Patent Reform –Amendments Fail

Senator Sessions’ amendment has failed. 47-51. The Sen. Session’s amendment had proposed an amendment stripping a provision from the Bill that would retroactively lengthen the deadline for applying for a patent term extension. This particular provision of the reform has no other real purpose other than to reinstate The Medicine Company’s (MDCO’s) patent covering its Angiomax drug. The law firm WilmerHale is on the hook for substantial malpractice damages due to the filing debacle. These two firms have spent around $20 million lobbying Congress on this issue.

Sen. Cantwell’s proposed amendments have failed. The amendments would have eliminated the business method patent ‘transitional program.’ Failing that, a separate amendment would have limited the scope of the program only to “patents claiming abstract business methods” and not to patents covering “technological” or “nonfinancial” inventions.

Sen. Colburn’s proposed an amendment has failed. 48-50. The amendment would have ensured that the USPTO will be able to spend the fees it collects and end “fee diversion.”

The Senate will likely complete its vote on the entire reform measure by 5:45 pm ET today.     

13 thoughts on “Patent Reform –Amendments Fail

  1. 13

    Why? Clearly missing the deadline was unintentional

    Does this mean that all hard deadlines should be abolished? After all, no one intentionally misses important deadlines.

  2. 12

    Why? Clearly missing the deadline was unintentional.  The statutes are replete with restoration of rights due to mistakes in missing deadlines.   See also the reissue statute, which flowed from equity allowing correction of errors.

    If you want to check the cases, you can go back hundreds of years to determine that mistakes of any sort can be remedied by equity.  Not to do so is not in the interests of justice.  Not at all.

  3. 11

    Out of curiosity – why does it “appear to be right?”

    The first rule of patent practice is: DON’T BLOW A HARD DEADLINE. Practitioners labor daily under deadlines – filing deadlines due to public disclosure bars, prosecution deadlines for replying to office actions, and appeal and trial deadlines set by judicial bodies. We take excruciating care to calculate, track, and comply with these deadlines, because even one failure, even of a single day, is catastrophic (even more for our careers than for our clients’ rights).

    In light of that brutal reality – what makes it “right” that WilmerHale gets to buy its way out of a missed deadline, when those of us who don’t have the moxy to buy senators are obligated to play by the rules?

  4. 10

    That’s some mighty good lawyering for a company and a law firm to be able to so nakedly extract itself and write such a singularly beneficial law.

  5. 9

    Dan —

    “after this incident, everyone in the business knows what 60 days means”

    Well, that’s the issue, isn’t it. FDA and PTO measure it differently. What does “60 days” mean, on the specific facts of MedCo, where an agency sends a decision by fax after the close of business for the day?

  6. 6

    1. What about the Coburn amendment?

▶ _Task description_
Could you copy out the stretch of the patent reform post from "Out of curiosity" through "our clients’ rights).", swapping "Practitioners" for "Patent attorneys"?

▶ _Data extracts_
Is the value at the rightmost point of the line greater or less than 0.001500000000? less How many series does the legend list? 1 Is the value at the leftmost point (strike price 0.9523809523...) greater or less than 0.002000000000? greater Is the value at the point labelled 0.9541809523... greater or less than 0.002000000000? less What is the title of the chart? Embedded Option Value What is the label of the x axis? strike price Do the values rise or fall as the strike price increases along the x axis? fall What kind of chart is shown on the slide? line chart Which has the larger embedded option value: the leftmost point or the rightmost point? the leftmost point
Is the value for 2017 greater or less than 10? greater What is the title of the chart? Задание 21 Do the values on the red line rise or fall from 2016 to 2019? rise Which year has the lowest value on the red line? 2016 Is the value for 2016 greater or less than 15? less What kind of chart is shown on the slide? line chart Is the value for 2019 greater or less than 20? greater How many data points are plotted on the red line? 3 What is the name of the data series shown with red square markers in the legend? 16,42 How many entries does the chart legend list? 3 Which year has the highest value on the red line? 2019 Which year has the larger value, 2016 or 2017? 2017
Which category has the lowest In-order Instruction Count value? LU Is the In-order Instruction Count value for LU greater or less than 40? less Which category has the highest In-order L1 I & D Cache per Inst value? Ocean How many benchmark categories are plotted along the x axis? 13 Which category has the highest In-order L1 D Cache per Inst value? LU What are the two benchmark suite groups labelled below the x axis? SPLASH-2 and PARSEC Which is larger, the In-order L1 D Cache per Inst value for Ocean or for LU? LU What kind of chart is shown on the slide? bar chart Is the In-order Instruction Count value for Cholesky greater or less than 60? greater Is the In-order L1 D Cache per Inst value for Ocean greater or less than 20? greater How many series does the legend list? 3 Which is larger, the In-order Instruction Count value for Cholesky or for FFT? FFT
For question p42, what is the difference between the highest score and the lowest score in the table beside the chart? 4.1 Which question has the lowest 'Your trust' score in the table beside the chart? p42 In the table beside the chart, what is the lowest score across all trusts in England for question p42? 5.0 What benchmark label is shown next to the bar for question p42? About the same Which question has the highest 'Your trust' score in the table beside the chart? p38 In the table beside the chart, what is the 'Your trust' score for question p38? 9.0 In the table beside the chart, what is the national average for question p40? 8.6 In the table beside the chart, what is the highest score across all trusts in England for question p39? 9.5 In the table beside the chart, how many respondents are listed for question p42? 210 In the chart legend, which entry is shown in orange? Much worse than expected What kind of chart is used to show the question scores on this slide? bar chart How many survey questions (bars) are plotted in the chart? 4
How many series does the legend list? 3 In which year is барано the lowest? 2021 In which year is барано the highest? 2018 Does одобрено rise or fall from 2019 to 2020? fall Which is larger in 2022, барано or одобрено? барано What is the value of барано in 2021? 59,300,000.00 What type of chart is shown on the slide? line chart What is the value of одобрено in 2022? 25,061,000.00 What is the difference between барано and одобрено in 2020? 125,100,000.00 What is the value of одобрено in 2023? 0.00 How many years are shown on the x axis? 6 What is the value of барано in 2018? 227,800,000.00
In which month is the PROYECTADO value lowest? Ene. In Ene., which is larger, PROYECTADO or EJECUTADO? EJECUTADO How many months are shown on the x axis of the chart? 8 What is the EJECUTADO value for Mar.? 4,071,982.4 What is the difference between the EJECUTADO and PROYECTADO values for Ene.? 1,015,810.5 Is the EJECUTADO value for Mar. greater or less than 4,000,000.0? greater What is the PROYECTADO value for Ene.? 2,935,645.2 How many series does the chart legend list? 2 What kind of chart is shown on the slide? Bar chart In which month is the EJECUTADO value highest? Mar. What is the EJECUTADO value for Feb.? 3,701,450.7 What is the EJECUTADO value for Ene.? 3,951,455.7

▶ _Response_
Out of curiosity – why does it “appear to be right?”

    The first rule of patent practice is: DON’T BLOW A HARD DEADLINE. Patent attorneys labor daily under deadlines – filing deadlines due to public disclosure bars, prosecution deadlines for replying to office actions, and appeal and trial deadlines set by judicial bodies. We take excruciating care to calculate, track, and comply with these deadlines, because even one failure, even of a single day, is catastrophic (even more for our careers than for our clients’ rights).